Mmmmmmmmmmmmm - Corby Grubs


----------



## symo007 (Dec 2, 2013)

Xmas beetle larvae, Very good in freshwater / brackish, just tie them to a hook with a bit of cotton thread otherwise they 'bleed out' to nothing quickly.


----------



## RhubarbTheYeti (Oct 28, 2013)

symo007 said:


> Xmas beetle larvae, Very good in freshwater / brackish, just tie them to a hook with a bit of cotton thread otherwise they 'bleed out' to nothing quickly.

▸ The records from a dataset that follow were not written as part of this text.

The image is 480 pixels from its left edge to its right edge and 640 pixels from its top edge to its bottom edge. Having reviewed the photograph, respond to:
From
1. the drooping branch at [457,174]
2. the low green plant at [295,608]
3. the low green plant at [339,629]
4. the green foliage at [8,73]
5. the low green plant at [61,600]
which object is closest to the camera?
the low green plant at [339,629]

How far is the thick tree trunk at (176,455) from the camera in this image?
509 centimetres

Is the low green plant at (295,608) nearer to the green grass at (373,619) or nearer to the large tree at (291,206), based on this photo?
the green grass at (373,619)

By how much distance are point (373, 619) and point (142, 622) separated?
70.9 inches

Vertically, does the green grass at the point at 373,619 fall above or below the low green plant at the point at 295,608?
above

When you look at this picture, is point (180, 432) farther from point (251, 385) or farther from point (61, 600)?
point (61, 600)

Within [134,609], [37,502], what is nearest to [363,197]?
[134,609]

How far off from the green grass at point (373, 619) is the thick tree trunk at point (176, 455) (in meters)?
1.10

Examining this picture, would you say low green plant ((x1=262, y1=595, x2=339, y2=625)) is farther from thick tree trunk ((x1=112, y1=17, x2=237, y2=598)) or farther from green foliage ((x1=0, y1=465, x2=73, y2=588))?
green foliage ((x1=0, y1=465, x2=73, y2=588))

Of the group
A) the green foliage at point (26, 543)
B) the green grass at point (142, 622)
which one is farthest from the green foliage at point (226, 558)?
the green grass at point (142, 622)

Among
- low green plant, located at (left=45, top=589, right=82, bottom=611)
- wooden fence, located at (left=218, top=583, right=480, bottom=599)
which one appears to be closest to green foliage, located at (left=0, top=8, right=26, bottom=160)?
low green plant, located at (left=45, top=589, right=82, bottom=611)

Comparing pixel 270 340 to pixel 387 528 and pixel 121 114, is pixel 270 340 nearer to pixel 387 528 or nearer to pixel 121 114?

Agree totally about them bleeding out, but as to identity of beetle - Impossible to say, all beetle grubs look pretty much the same and there are more species of beetle out there than any other invertebrate


----------



## Barrabundy (Sep 29, 2008)

Kill them all!

http://www.australiansugarcane.com.au/B ... eyback.pdf


----------



## RhubarbTheYeti (Oct 28, 2013)

Barrabundy said:


> Kill them all!
> 
> http://www.australiansugarcane.com.au/B ... eyback.pdf


What about Dung Beetles - without them we would have even more flies than we do already! Like so many insects, for the ones that are serious pests, there are so many more that are valuable parts of our ecosystems.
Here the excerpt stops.